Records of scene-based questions
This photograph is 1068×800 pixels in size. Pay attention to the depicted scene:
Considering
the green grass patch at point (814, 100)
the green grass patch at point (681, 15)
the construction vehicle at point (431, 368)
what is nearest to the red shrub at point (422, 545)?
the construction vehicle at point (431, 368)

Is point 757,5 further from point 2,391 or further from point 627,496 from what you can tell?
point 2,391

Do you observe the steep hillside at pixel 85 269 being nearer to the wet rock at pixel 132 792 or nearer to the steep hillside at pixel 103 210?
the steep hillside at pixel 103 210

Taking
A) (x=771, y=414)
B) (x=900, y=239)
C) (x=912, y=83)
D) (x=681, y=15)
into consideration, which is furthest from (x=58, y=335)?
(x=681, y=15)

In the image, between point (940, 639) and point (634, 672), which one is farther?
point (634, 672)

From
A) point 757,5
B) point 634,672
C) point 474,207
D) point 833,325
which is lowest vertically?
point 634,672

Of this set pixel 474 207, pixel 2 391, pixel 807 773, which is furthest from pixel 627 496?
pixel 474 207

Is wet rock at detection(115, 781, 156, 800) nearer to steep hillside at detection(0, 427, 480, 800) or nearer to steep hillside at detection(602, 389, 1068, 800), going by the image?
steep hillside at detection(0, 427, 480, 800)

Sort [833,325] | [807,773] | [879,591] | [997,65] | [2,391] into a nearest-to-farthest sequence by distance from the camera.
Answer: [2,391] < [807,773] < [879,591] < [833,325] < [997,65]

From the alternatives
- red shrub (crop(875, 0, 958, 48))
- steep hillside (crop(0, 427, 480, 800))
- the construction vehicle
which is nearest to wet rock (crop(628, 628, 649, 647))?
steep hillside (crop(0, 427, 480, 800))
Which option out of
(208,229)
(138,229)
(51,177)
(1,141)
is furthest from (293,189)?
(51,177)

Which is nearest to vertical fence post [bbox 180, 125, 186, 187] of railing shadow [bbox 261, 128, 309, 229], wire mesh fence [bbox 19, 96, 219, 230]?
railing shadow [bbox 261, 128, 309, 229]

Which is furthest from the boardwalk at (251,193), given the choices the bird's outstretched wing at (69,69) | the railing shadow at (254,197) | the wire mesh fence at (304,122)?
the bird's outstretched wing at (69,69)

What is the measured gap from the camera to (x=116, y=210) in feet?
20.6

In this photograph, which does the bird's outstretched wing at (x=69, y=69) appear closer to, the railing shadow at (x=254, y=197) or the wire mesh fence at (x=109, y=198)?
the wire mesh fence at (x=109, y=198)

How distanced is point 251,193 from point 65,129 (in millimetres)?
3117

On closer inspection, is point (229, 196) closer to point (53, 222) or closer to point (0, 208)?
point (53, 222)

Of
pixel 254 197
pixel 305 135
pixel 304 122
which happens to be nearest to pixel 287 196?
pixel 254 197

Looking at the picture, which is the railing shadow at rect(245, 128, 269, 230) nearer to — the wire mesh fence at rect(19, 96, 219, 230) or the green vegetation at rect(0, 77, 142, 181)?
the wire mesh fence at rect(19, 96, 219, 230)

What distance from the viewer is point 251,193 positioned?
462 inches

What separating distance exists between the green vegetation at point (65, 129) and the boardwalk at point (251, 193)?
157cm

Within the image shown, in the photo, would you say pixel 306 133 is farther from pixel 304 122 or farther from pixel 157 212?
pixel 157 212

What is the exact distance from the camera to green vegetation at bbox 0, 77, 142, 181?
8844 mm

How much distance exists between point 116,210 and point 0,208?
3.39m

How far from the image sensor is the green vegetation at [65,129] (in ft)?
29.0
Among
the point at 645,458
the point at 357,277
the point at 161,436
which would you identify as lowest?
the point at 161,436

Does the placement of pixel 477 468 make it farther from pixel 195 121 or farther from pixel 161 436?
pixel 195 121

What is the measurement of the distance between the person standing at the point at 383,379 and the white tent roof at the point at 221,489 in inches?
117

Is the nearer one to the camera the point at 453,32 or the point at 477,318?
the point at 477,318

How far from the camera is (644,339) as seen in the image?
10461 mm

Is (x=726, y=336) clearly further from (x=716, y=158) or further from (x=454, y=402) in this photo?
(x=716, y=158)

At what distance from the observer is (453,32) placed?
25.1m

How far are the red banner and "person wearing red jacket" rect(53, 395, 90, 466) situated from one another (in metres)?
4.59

▶ THE PROBLEM
Nothing in the listing may be changed; retype it all exactly.

▶ REPLY
This photograph is 1068×800 pixels in size. Pay attention to the depicted scene:
Considering
the green grass patch at point (814, 100)
the green grass patch at point (681, 15)
the construction vehicle at point (431, 368)
what is nearest to the red shrub at point (422, 545)?
the construction vehicle at point (431, 368)

Is point 757,5 further from point 2,391 or further from point 627,496 from what you can tell?
point 2,391

Do you observe the steep hillside at pixel 85 269 being nearer to the wet rock at pixel 132 792 or nearer to the steep hillside at pixel 103 210?
the steep hillside at pixel 103 210

Taking
A) (x=771, y=414)
B) (x=900, y=239)
C) (x=912, y=83)
D) (x=681, y=15)
into consideration, which is furthest from (x=58, y=335)?
(x=681, y=15)

In the image, between point (940, 639) and point (634, 672), which one is farther?
point (634, 672)

From
A) point 757,5
B) point 634,672
C) point 474,207
D) point 833,325
which is lowest vertically?
point 634,672

Of this set pixel 474 207, pixel 2 391, pixel 807 773, which is furthest from pixel 627 496?
pixel 474 207

Is wet rock at detection(115, 781, 156, 800) nearer to steep hillside at detection(0, 427, 480, 800) or nearer to steep hillside at detection(602, 389, 1068, 800), going by the image?
steep hillside at detection(0, 427, 480, 800)

Sort [833,325] | [807,773] | [879,591] | [997,65] | [2,391] into a nearest-to-farthest sequence by distance from the camera.
Answer: [2,391] < [807,773] < [879,591] < [833,325] < [997,65]

From the alternatives
- red shrub (crop(875, 0, 958, 48))
- steep hillside (crop(0, 427, 480, 800))
- the construction vehicle
which is nearest to wet rock (crop(628, 628, 649, 647))?
steep hillside (crop(0, 427, 480, 800))
Which option out of
(208,229)
(138,229)
(51,177)
(1,141)
is furthest from (293,189)?
(51,177)

Which is nearest to vertical fence post [bbox 180, 125, 186, 187] of railing shadow [bbox 261, 128, 309, 229], wire mesh fence [bbox 19, 96, 219, 230]?
railing shadow [bbox 261, 128, 309, 229]

Which is furthest from the boardwalk at (251,193), given the choices the bird's outstretched wing at (69,69) | the railing shadow at (254,197) | the wire mesh fence at (304,122)?
the bird's outstretched wing at (69,69)

What is the measured gap from the camera to (x=116, y=210) in feet?
20.6

In this photograph, which does the bird's outstretched wing at (x=69, y=69) appear closer to, the railing shadow at (x=254, y=197) or the wire mesh fence at (x=109, y=198)?
the wire mesh fence at (x=109, y=198)

How distanced is point 251,193 from point 65,129 (in millimetres)?
3117

On closer inspection, is point (229, 196) closer to point (53, 222) or closer to point (0, 208)?
point (53, 222)

Of
pixel 254 197
pixel 305 135
pixel 304 122
which happens to be nearest to pixel 287 196?
pixel 254 197

Looking at the picture, which is the railing shadow at rect(245, 128, 269, 230) nearer to — the wire mesh fence at rect(19, 96, 219, 230) or the green vegetation at rect(0, 77, 142, 181)?
the wire mesh fence at rect(19, 96, 219, 230)

What distance from the viewer is point 251,193 positioned?
462 inches

What separating distance exists between the green vegetation at point (65, 129) and the boardwalk at point (251, 193)?
157cm

Within the image shown, in the photo, would you say pixel 306 133 is farther from pixel 304 122 or farther from pixel 157 212?
pixel 157 212

What is the exact distance from the camera to green vegetation at bbox 0, 77, 142, 181?
8844 mm

How much distance exists between point 116,210 and point 0,208?
3.39m

How far from the image sensor is the green vegetation at [65,129] (in ft)?
29.0
Among
the point at 645,458
the point at 357,277
the point at 161,436
which would you identify as lowest?
the point at 161,436

Does the placement of pixel 477 468 make it farther from pixel 195 121 or farther from pixel 161 436?
pixel 195 121

What is the measurement of the distance between the person standing at the point at 383,379 and the white tent roof at the point at 221,489 in inches?
117

Is the nearer one to the camera the point at 453,32 or the point at 477,318?
the point at 477,318

How far from the camera is (644,339) as seen in the image?
10461 mm

Is (x=726, y=336) clearly further from (x=716, y=158) or further from (x=454, y=402) in this photo?
(x=716, y=158)

At what distance from the observer is (453,32) placed?
25.1m

How far are the red banner and "person wearing red jacket" rect(53, 395, 90, 466) situated from one another (in metres)?
4.59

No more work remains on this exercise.